GIVEN TEXT ▸
## Begin

# Cherry Burl Duck Call



## BrentWin (Aug 4, 2013)

Here's another duck call that I made from some cherry burl that sprucegum threw in on a trade.

It was made for a local young man as a gift to father. Ron Gould did the band for me, which features the dad's name and the date.


http://i146.Rule #2/albums/r279/brentwin/DSCF0160_zpsb9e8ee65.jpg


----------



## kazuma78 (Aug 4, 2013)

Gorgeous call!


----------



## SENC (Aug 4, 2013)

Beautiful! Really nice work!


----------



## Wildthings (Aug 4, 2013)

Awesome looking call - well done


----------



## davduckman2010 (Aug 4, 2013)

awsome call beutiful finnish  duckman


----------



## BrentWin (Aug 5, 2013)

davduckman2010 said:


> awsome call beutiful finnish  duckman



Thanks, I know that most guys are going to CA for their gloss finish but I am still a fan of multiple dips in spar.


----------



## BrentWin (Aug 18, 2013)

I use spar varnish thinned 50/50 with mineral spirits. I also add about 1/2 cap full of japan dryer to speed up drying time. Be very careful not to add to much dryer, or you will end up with a jar of varnish jelly.

I dip a call and let it dry for 24 hrs. I then give it a light scuffing with 600 grit sand paper and then dip again.

Depending in the wood I usually give a call 4-5 dips. After the final dip, I let the call dry for 48 hrs. The final step is to polish the call on the lathe with McGuire's PlastX, which is a product for polishing the scum off of headlight lenses.

Give this a try and see how it works for you.

Brent


----------



## BrentWin (Aug 18, 2013)

Here is a picture of my ultra modern dipping and drying facility. Please note, Crow's Fork Game Calls only uses Nike shoe boxes and Frank's Kraut jars in the construction of their dipping/drying equipment 

http://i146.Rule #2/albums/r279/brentwin/DSCF0235_zps4c9b4a70.jpg


----------



## BrentWin (Aug 18, 2013)

I read that a guy on another forum was using it for the final polish on acrylic calls, so I got some and tried it on spar and lacquer. It worked great!

Just spin the call on the lathe at low speed, put a dab of PlastX on a paper towel and lightly polish for 30 seconds or so. That's all it takes.


----------

## End

Give each username that posted in the duck call thread above, naming each person once.

ITEMS ▸
## Begin

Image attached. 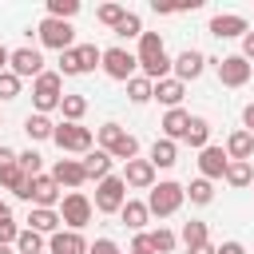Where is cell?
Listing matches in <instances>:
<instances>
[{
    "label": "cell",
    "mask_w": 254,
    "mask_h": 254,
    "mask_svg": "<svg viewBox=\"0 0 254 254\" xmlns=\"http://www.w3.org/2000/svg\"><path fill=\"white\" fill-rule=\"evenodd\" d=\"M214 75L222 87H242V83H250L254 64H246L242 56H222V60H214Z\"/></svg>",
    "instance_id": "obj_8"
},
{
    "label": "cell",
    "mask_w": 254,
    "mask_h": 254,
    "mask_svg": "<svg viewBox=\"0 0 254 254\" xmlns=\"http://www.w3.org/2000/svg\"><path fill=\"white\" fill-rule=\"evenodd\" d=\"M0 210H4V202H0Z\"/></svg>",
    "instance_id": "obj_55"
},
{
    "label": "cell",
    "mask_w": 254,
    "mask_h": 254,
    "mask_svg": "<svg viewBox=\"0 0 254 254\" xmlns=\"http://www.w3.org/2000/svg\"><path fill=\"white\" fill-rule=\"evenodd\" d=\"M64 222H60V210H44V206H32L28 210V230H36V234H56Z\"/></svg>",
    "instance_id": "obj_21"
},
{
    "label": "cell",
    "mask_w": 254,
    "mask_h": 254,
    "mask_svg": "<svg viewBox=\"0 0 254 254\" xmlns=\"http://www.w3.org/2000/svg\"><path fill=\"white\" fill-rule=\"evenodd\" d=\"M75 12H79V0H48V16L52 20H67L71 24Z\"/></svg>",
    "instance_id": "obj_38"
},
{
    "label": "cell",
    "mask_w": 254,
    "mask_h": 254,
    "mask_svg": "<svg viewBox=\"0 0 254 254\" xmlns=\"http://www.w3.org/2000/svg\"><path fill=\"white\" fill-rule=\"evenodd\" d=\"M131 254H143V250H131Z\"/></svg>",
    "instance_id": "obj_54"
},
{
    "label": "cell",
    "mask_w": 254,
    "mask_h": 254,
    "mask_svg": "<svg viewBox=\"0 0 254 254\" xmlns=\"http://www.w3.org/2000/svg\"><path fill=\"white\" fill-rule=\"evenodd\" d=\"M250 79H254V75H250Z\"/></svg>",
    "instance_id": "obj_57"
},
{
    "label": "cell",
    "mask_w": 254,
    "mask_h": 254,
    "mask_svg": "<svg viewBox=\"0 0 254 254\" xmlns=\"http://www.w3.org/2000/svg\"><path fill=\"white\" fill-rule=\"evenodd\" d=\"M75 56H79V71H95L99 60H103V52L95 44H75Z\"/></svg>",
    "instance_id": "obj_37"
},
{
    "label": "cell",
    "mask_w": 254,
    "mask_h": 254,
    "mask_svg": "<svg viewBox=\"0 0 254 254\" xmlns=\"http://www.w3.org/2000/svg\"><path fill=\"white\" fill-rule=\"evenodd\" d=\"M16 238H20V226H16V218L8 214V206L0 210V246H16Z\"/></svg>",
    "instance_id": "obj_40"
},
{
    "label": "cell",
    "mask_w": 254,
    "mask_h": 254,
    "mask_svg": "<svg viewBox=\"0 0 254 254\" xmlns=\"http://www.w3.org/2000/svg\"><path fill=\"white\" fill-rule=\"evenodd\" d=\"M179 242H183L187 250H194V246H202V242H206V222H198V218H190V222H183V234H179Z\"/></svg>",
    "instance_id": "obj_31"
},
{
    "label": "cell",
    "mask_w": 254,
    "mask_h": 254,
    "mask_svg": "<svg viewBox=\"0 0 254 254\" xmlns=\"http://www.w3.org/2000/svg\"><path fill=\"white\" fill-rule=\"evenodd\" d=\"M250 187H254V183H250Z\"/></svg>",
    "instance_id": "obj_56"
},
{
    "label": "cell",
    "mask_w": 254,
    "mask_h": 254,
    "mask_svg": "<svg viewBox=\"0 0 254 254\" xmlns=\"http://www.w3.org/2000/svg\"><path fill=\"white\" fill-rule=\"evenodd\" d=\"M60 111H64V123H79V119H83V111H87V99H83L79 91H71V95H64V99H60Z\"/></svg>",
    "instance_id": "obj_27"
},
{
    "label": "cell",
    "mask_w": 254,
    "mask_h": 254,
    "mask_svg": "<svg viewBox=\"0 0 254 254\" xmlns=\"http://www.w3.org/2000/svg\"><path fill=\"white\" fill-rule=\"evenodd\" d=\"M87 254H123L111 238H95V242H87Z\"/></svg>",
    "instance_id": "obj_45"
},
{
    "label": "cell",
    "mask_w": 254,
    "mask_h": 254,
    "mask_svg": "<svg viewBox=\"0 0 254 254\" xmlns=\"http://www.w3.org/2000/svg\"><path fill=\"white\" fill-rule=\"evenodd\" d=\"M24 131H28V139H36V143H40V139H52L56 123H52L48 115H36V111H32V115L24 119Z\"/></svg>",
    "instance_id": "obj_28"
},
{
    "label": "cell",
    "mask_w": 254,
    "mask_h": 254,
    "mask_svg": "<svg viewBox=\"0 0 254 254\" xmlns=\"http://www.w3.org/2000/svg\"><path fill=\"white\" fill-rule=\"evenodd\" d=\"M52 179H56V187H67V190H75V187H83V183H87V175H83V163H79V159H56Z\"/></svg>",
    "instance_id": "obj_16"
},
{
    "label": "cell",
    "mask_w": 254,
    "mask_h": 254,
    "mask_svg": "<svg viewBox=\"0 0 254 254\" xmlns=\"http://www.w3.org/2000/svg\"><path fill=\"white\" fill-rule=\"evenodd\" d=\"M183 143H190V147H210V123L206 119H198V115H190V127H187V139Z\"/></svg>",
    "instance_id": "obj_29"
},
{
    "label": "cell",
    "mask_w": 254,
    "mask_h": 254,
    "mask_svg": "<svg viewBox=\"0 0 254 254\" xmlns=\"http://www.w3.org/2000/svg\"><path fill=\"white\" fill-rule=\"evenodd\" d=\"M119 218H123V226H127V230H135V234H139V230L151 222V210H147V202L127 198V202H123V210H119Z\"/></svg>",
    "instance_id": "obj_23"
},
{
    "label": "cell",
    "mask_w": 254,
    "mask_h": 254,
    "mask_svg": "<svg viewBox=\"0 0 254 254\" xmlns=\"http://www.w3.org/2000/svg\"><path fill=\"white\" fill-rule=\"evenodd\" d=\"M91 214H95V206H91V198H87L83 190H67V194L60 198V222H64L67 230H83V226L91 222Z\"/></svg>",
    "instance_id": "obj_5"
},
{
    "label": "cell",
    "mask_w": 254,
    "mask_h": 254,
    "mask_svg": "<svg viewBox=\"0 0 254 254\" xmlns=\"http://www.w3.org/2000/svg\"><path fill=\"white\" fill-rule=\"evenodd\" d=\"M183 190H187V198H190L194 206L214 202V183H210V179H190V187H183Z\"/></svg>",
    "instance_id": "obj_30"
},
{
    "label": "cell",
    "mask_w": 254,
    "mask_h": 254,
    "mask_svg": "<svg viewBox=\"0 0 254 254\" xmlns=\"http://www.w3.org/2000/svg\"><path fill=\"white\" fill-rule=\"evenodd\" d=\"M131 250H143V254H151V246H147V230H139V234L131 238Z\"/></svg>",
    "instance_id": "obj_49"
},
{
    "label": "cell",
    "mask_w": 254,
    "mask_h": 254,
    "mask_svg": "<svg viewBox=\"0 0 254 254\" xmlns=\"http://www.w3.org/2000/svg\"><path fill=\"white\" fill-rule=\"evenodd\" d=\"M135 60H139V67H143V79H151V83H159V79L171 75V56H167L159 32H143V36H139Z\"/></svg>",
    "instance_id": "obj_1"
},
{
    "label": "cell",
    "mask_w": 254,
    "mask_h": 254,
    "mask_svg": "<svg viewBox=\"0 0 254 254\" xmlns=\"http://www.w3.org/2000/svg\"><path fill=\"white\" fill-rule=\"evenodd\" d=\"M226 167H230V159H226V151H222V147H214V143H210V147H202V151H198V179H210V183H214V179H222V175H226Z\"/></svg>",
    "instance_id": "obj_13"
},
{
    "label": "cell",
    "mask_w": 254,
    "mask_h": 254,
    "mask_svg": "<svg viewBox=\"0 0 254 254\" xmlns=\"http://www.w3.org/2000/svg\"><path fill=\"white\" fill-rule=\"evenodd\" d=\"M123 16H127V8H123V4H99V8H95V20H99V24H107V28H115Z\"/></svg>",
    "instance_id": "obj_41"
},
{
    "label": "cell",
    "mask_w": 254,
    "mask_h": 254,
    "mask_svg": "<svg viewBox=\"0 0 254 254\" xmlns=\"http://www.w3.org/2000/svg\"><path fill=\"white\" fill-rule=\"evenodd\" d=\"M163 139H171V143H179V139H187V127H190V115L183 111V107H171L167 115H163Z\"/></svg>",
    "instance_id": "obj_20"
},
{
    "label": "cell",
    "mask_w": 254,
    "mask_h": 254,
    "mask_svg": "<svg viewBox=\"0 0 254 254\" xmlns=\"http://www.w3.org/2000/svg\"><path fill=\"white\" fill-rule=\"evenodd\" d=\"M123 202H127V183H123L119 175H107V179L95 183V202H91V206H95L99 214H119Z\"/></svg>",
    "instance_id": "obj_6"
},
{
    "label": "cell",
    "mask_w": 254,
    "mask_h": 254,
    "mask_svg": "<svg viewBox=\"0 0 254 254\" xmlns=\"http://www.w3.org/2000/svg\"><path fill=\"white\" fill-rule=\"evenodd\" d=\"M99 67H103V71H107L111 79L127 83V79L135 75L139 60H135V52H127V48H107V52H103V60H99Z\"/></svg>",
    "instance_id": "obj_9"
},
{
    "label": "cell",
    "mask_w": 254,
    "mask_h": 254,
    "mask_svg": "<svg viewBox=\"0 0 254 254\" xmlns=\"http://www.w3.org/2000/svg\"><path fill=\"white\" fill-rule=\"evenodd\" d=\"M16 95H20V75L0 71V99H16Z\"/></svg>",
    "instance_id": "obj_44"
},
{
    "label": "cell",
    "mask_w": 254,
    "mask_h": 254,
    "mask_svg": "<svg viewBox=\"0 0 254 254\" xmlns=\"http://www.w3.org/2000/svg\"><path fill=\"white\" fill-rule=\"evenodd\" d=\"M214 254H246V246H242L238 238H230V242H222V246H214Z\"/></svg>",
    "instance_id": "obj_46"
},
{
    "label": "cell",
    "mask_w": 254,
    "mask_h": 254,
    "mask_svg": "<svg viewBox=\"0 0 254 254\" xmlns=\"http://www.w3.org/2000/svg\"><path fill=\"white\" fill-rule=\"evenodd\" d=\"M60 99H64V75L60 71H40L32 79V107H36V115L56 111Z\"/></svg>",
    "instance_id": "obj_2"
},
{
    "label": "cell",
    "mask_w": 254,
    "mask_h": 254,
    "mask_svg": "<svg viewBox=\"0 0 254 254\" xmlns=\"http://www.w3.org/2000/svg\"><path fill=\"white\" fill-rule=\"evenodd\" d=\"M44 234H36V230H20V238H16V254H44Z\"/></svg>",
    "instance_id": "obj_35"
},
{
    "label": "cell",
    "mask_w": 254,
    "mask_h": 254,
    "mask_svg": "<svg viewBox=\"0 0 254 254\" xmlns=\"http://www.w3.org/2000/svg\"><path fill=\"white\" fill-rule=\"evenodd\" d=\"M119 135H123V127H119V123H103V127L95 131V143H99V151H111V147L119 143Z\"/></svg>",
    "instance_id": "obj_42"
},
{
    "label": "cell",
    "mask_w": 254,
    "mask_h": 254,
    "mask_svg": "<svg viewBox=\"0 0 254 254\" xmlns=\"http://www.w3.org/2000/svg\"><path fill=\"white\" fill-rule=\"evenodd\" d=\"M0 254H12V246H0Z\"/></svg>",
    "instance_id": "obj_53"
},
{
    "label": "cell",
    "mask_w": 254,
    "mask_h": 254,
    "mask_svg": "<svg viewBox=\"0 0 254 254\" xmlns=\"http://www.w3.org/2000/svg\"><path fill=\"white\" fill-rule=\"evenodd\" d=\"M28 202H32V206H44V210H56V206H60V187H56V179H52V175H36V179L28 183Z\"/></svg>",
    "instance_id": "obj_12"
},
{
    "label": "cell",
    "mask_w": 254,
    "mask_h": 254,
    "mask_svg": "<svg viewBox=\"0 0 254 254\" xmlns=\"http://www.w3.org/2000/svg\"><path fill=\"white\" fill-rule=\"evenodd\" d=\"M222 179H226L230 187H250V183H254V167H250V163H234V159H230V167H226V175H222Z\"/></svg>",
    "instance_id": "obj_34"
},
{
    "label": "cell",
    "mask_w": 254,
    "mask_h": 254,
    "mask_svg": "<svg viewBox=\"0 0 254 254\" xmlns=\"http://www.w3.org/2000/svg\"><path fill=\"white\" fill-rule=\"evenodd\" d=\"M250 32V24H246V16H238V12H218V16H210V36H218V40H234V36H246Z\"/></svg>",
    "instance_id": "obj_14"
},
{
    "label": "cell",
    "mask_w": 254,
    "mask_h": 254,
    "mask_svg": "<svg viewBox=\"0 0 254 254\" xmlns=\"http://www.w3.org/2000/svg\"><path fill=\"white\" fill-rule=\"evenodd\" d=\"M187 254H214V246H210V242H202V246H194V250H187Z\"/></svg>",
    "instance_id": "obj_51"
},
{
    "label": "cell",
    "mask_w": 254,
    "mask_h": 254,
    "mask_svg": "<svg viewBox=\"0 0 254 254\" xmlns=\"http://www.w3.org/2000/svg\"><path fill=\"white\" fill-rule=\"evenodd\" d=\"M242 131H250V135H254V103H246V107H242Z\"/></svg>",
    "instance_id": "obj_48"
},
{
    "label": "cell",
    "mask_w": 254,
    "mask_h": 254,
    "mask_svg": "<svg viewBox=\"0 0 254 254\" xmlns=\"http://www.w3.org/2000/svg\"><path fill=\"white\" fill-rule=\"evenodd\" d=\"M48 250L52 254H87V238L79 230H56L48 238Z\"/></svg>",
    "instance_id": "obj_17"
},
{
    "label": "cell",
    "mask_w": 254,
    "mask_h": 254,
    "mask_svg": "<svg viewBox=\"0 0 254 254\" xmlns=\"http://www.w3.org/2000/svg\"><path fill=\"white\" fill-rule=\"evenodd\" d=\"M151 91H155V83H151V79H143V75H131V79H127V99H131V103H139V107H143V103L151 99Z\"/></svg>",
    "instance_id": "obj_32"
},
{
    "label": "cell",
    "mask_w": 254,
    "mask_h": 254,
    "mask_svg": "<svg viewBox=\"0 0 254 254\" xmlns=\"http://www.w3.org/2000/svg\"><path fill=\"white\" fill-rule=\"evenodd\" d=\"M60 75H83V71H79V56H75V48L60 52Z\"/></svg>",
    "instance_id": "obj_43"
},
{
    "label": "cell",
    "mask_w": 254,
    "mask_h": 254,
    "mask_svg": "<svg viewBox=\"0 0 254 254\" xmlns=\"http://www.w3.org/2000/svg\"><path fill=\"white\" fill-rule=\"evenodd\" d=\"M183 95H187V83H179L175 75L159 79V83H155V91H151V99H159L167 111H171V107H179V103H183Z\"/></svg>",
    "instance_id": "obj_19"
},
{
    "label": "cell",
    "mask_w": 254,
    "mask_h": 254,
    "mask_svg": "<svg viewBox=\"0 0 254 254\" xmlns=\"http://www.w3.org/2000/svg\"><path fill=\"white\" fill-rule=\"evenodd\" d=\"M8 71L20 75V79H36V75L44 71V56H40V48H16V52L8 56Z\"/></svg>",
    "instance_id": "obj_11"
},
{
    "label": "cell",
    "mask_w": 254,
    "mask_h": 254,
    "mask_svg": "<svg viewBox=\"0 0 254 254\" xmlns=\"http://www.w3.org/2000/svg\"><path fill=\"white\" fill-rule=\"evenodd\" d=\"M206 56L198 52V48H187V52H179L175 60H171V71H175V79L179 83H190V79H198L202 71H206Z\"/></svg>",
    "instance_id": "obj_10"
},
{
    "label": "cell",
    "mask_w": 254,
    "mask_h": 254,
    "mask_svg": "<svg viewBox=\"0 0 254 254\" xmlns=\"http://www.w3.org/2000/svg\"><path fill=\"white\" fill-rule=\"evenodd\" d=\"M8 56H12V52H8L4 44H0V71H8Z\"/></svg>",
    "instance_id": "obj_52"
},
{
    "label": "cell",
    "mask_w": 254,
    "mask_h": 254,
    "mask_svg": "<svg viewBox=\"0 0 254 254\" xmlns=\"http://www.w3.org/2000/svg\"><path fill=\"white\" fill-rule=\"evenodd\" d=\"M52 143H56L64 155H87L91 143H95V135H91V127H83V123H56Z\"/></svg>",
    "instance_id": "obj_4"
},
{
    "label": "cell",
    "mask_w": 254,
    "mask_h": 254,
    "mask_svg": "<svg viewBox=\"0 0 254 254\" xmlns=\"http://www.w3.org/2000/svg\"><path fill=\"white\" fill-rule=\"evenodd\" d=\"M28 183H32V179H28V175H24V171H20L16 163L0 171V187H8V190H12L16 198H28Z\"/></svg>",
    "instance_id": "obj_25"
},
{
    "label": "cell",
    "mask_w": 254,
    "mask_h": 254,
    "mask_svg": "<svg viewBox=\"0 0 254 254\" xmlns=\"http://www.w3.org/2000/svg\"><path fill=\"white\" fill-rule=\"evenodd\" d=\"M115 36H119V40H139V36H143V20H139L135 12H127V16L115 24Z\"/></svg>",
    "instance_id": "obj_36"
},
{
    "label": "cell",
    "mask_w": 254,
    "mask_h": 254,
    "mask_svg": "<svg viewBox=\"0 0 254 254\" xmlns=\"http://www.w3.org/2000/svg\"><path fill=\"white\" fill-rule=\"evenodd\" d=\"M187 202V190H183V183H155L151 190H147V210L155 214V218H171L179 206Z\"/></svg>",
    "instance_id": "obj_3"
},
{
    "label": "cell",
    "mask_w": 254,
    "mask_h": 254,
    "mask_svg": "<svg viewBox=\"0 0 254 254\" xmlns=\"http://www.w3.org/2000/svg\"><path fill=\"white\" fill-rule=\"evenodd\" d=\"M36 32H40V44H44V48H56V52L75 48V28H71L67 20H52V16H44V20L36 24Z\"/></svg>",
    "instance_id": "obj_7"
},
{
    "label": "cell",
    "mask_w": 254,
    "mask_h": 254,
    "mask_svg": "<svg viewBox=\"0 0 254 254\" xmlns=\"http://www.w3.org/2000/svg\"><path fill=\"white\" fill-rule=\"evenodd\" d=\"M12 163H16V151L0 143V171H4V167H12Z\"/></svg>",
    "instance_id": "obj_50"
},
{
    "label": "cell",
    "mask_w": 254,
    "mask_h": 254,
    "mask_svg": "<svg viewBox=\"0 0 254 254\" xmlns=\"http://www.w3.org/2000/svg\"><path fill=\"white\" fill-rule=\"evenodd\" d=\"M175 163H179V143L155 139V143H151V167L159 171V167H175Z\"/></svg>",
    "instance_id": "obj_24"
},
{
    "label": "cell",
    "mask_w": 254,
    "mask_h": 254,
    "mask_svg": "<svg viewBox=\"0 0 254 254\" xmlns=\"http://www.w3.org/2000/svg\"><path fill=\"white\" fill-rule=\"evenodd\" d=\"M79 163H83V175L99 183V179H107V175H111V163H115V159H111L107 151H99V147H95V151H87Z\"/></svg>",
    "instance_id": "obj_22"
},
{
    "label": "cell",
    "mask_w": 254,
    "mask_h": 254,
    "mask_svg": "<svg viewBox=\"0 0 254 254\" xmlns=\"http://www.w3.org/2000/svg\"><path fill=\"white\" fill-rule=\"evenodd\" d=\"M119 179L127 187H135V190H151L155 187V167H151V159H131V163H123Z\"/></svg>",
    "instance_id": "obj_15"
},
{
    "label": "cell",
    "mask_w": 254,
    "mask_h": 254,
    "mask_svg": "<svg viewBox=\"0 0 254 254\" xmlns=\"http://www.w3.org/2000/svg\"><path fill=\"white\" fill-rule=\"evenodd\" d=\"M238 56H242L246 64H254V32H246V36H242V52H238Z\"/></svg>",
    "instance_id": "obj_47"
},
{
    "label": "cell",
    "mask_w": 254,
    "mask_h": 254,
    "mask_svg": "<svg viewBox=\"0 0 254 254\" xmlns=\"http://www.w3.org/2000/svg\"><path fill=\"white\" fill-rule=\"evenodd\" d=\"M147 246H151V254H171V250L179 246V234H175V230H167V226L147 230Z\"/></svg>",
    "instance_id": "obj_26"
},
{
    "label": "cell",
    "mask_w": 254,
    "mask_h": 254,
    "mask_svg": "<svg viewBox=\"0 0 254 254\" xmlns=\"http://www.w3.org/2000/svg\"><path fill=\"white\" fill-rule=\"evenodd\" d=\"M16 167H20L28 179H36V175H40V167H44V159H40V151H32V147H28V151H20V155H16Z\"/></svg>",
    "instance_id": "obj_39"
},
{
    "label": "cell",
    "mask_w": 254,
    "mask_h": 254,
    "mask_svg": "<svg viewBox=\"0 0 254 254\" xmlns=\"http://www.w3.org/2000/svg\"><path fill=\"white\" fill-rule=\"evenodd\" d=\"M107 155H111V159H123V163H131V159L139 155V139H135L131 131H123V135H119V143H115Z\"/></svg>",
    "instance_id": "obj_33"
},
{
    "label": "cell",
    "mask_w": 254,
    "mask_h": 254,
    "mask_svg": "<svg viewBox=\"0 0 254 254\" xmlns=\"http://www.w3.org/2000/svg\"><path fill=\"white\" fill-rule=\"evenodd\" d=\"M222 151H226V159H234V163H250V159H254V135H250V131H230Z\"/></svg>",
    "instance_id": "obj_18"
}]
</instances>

## End
## Begin

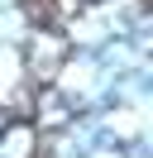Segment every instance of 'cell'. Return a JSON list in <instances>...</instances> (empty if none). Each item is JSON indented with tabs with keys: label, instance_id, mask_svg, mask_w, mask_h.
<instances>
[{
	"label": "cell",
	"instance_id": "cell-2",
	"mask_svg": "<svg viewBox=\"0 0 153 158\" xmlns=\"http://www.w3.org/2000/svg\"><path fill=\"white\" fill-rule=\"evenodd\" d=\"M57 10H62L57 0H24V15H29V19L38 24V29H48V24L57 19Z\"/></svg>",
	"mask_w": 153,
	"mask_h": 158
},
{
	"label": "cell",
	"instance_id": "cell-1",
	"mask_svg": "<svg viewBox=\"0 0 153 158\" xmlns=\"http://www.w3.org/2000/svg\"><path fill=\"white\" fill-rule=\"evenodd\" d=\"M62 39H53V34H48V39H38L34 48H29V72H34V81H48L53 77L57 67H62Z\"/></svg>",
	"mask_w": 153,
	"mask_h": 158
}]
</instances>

## End

TASK SOLUTION ▸
BrentWin, kazuma78, SENC, Wildthings, davduckman2010